Lines of data:
*-*-*

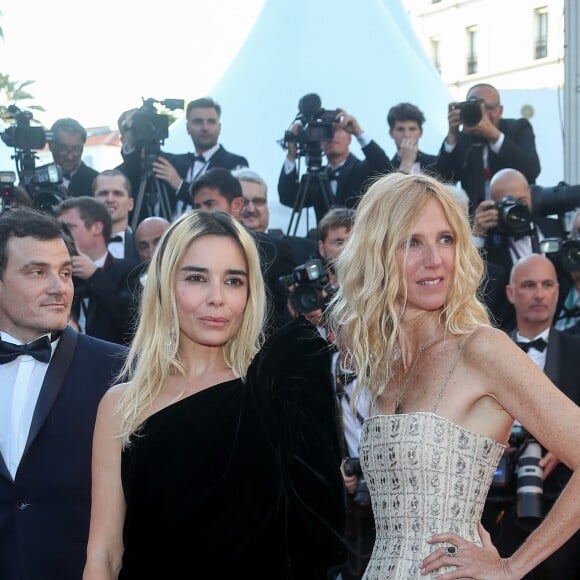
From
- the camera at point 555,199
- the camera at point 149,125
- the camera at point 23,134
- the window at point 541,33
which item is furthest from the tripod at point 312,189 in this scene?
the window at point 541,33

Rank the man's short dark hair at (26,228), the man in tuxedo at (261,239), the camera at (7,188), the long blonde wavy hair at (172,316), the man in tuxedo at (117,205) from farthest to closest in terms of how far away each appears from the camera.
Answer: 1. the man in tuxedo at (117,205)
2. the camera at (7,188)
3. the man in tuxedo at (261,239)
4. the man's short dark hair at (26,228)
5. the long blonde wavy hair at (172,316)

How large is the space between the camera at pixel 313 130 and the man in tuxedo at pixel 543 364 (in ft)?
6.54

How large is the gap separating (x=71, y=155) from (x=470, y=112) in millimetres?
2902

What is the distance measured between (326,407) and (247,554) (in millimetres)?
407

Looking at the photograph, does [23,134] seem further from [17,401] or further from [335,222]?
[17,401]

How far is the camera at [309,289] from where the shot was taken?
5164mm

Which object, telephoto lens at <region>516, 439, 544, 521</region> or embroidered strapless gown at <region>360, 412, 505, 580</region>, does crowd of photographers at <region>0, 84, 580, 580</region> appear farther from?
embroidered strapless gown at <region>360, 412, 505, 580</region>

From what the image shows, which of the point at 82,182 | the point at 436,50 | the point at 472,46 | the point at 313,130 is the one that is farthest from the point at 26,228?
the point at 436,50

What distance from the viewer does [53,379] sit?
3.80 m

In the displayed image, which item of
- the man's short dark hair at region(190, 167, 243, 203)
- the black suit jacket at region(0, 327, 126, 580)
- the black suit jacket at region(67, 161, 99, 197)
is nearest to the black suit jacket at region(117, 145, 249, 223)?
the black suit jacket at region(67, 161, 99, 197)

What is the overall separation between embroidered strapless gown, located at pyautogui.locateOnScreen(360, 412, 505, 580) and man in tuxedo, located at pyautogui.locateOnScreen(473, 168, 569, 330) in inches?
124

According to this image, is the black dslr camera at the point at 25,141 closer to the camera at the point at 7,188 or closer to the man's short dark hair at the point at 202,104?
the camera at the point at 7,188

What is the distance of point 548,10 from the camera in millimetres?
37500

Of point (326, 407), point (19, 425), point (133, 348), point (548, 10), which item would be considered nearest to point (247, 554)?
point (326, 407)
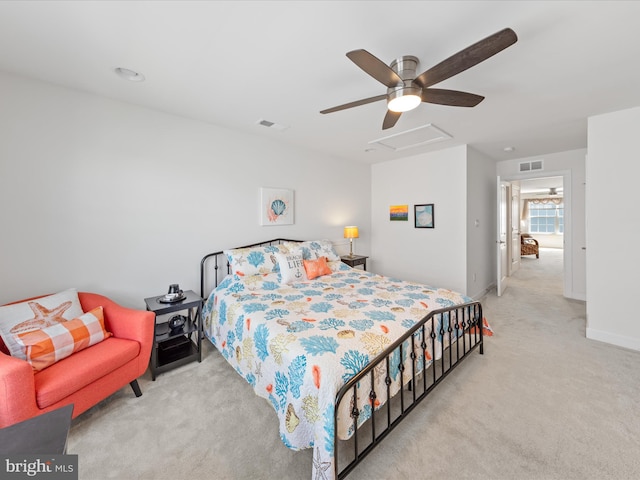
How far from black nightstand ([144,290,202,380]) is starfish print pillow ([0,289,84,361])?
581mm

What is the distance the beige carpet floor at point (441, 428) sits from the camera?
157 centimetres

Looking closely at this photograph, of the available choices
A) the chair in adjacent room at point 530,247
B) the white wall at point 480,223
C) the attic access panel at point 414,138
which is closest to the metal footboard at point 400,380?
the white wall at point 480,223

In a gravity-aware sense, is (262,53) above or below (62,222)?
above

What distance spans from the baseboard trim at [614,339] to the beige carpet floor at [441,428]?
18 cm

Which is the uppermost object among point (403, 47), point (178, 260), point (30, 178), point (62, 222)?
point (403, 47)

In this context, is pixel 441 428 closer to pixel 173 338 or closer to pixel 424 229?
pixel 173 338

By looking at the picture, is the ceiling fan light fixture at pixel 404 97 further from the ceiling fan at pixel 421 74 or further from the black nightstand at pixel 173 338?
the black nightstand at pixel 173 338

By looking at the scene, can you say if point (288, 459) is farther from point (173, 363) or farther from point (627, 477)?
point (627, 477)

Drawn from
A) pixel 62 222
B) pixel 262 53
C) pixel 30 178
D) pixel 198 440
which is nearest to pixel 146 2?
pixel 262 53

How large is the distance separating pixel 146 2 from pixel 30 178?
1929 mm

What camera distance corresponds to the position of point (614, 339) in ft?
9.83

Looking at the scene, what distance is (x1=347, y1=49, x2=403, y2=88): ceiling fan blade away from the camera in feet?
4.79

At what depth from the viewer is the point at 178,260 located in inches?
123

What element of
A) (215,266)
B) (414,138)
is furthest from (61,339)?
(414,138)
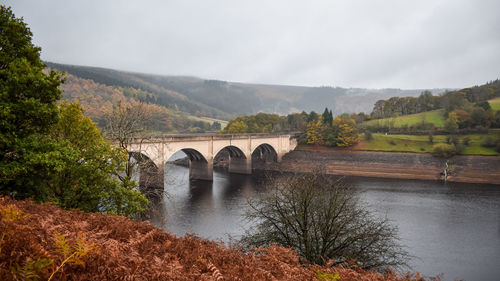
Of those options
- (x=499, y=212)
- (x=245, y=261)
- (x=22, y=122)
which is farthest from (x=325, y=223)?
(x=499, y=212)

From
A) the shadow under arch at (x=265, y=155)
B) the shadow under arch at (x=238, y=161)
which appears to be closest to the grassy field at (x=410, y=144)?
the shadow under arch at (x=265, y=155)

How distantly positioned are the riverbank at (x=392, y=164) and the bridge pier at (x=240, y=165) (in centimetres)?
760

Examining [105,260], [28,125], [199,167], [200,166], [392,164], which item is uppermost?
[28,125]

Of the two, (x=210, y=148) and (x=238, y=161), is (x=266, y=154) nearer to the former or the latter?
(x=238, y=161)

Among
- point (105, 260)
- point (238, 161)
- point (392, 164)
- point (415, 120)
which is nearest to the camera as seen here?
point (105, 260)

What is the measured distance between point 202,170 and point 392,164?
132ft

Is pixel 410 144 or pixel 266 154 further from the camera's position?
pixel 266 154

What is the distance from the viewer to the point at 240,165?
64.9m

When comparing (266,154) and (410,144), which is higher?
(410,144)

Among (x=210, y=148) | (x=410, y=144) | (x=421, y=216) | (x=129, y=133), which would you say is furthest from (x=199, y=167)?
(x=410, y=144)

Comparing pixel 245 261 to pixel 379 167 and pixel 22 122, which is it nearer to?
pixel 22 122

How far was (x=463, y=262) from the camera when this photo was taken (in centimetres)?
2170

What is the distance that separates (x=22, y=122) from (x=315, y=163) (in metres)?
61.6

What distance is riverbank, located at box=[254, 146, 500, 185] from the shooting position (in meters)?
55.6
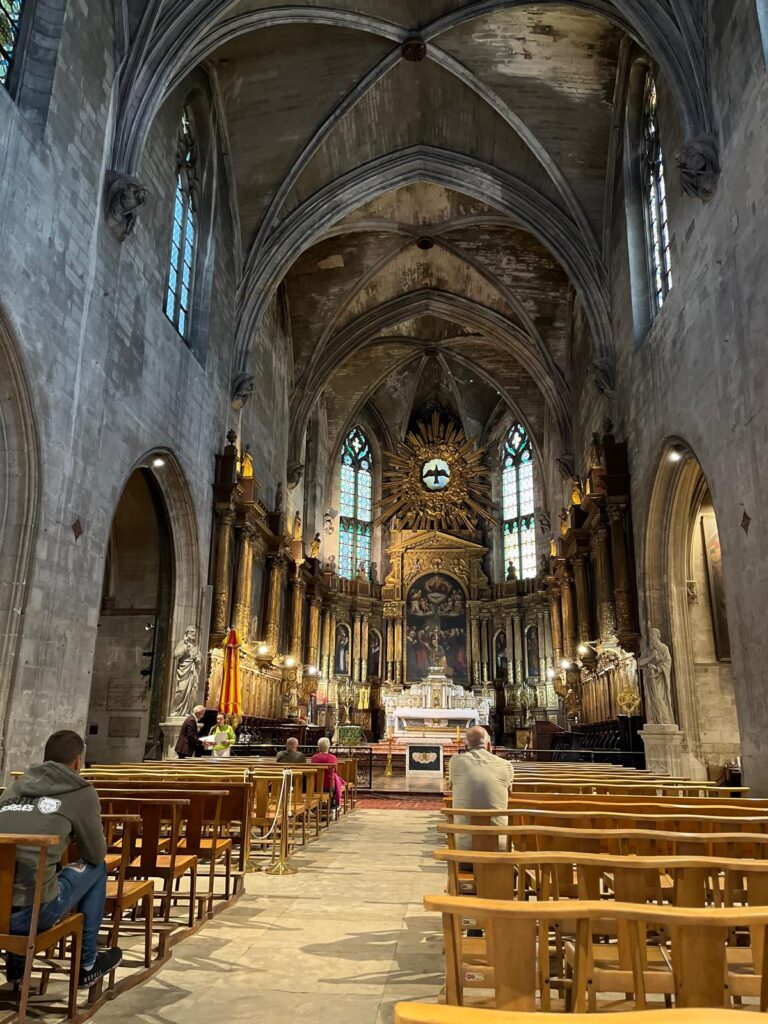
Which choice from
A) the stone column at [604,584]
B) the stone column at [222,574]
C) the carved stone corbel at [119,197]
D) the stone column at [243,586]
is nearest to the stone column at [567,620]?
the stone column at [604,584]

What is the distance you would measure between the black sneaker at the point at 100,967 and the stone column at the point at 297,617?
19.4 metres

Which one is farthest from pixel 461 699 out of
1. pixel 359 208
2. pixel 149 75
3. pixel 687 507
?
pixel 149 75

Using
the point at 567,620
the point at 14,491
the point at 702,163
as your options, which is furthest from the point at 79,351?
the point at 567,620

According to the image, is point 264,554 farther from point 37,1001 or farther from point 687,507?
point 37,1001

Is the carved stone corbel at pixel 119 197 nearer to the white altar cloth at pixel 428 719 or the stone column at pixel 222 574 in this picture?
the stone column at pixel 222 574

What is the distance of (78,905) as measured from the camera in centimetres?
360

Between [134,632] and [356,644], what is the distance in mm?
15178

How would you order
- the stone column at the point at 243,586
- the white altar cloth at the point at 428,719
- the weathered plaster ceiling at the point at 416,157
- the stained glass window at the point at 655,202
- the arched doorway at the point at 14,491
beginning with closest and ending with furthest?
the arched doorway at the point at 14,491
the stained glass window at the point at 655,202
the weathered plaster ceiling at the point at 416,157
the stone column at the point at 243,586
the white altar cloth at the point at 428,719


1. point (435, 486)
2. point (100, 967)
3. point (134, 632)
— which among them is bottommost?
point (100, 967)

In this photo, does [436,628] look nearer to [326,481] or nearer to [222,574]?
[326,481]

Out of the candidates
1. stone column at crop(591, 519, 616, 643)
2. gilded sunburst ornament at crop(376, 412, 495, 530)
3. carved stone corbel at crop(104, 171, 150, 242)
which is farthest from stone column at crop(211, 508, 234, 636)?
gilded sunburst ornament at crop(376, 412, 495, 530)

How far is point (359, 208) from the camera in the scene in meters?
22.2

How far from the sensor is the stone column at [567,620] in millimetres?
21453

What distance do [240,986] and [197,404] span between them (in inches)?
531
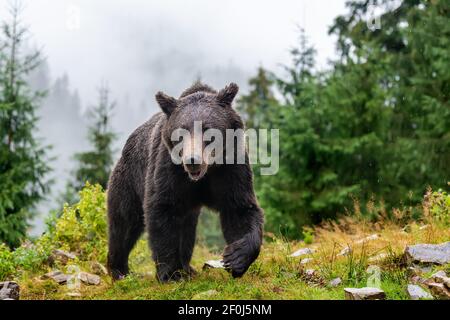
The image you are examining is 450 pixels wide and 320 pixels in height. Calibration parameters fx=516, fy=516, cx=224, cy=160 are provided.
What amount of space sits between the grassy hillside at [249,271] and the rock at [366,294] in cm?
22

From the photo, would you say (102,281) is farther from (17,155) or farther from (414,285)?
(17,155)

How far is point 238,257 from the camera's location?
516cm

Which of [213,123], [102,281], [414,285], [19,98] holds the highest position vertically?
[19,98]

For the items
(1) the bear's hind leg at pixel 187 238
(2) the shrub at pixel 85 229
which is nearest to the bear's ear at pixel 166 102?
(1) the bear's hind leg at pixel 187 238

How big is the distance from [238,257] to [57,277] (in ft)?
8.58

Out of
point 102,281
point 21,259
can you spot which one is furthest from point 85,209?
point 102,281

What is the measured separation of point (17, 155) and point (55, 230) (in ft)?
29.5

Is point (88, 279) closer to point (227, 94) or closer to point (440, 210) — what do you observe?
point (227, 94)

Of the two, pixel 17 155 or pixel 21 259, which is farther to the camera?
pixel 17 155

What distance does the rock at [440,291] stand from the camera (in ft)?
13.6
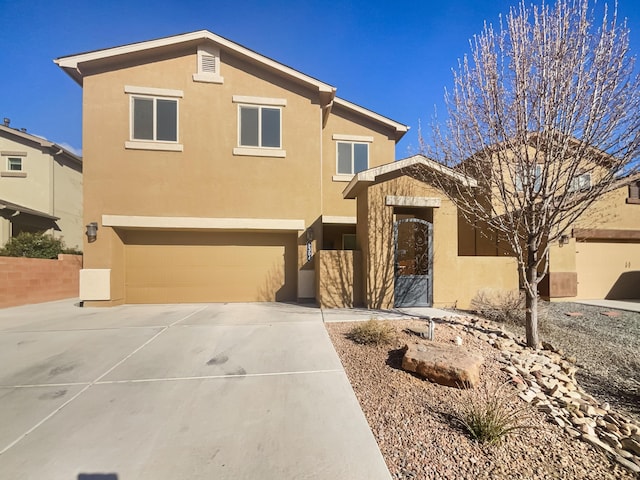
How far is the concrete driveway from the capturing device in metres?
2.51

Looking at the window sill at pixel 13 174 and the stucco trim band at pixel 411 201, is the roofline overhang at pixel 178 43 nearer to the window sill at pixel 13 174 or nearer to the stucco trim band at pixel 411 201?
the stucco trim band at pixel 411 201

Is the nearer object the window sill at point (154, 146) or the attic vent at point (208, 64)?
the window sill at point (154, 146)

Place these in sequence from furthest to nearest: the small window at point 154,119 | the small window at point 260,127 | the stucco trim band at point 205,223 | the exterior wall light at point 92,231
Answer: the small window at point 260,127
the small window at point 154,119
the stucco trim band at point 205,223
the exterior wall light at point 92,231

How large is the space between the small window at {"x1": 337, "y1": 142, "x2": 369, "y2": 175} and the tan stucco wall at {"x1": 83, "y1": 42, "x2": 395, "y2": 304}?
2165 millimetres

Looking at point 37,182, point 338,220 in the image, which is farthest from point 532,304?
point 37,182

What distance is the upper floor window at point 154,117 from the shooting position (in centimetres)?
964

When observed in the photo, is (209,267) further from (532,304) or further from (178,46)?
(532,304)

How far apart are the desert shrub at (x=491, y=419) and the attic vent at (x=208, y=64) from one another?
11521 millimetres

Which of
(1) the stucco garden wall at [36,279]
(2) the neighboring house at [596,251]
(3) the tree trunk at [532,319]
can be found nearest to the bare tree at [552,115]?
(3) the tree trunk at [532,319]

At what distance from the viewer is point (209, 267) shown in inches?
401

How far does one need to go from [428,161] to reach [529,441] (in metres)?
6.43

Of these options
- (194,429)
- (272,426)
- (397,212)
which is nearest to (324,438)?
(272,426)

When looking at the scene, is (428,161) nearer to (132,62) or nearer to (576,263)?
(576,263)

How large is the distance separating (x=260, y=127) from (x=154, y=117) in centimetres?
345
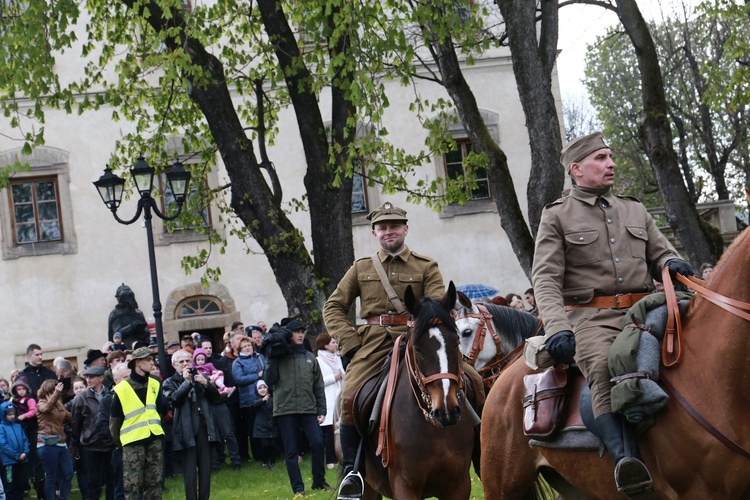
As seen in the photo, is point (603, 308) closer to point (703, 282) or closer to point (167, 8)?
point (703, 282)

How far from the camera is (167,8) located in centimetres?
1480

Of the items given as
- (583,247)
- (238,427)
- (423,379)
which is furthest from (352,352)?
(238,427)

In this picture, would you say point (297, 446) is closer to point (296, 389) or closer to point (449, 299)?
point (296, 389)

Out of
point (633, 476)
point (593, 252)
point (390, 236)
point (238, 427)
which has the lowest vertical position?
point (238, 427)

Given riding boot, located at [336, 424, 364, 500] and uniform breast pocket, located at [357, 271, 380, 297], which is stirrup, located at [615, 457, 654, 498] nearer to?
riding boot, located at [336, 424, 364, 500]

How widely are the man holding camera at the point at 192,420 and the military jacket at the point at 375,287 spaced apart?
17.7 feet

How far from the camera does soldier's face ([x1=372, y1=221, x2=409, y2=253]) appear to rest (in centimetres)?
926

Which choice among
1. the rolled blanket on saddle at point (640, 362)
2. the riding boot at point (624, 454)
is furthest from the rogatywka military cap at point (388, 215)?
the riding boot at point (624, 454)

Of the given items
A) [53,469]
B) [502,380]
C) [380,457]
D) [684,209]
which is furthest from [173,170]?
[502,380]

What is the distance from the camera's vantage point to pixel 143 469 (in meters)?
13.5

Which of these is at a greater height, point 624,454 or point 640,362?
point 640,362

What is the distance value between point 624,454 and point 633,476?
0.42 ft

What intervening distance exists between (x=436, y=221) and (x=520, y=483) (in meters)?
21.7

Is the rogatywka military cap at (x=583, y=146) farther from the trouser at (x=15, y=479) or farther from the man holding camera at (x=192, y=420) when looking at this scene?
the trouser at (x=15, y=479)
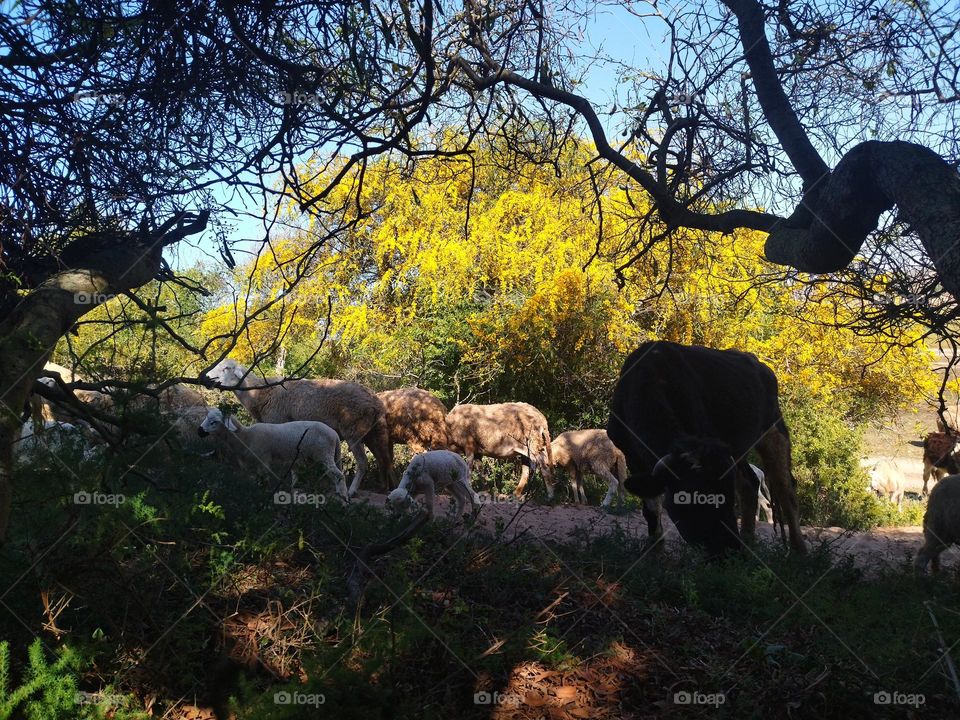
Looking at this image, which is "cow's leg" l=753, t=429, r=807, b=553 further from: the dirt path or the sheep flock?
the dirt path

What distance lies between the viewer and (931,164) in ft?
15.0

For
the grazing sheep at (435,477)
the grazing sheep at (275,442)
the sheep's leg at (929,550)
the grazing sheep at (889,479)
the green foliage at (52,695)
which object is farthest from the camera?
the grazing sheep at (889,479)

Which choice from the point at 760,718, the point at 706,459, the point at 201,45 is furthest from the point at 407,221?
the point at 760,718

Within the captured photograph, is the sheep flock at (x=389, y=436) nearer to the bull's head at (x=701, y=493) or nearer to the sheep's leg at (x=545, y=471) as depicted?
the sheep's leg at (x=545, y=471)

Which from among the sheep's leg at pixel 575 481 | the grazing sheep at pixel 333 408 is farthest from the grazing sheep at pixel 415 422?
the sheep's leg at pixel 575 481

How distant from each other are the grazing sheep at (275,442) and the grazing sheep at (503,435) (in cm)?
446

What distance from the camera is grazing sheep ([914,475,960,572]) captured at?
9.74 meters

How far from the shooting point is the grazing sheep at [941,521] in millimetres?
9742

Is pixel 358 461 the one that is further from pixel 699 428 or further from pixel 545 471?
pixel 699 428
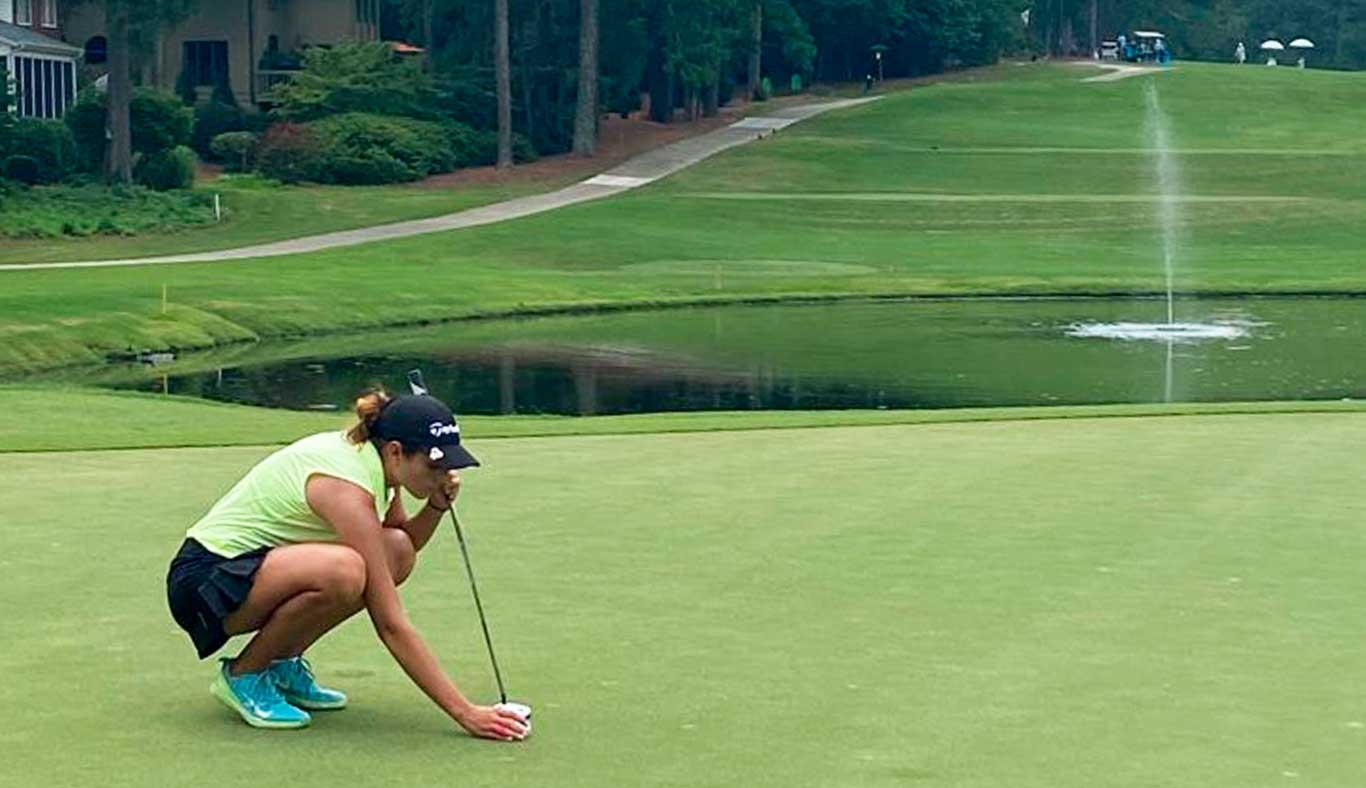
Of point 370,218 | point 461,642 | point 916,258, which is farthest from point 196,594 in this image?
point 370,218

*-*-*

Put the lines from the one containing "When observed in" through the one containing "11521 millimetres" into a numbered list, skipping any blank lines.

1. When observed in the photo, is (209,267) further from (532,304) or further from (178,46)?
2. (532,304)
3. How far apart are the desert shrub at (x=491, y=419) and the attic vent at (x=208, y=64) from one another?
4. 11521 millimetres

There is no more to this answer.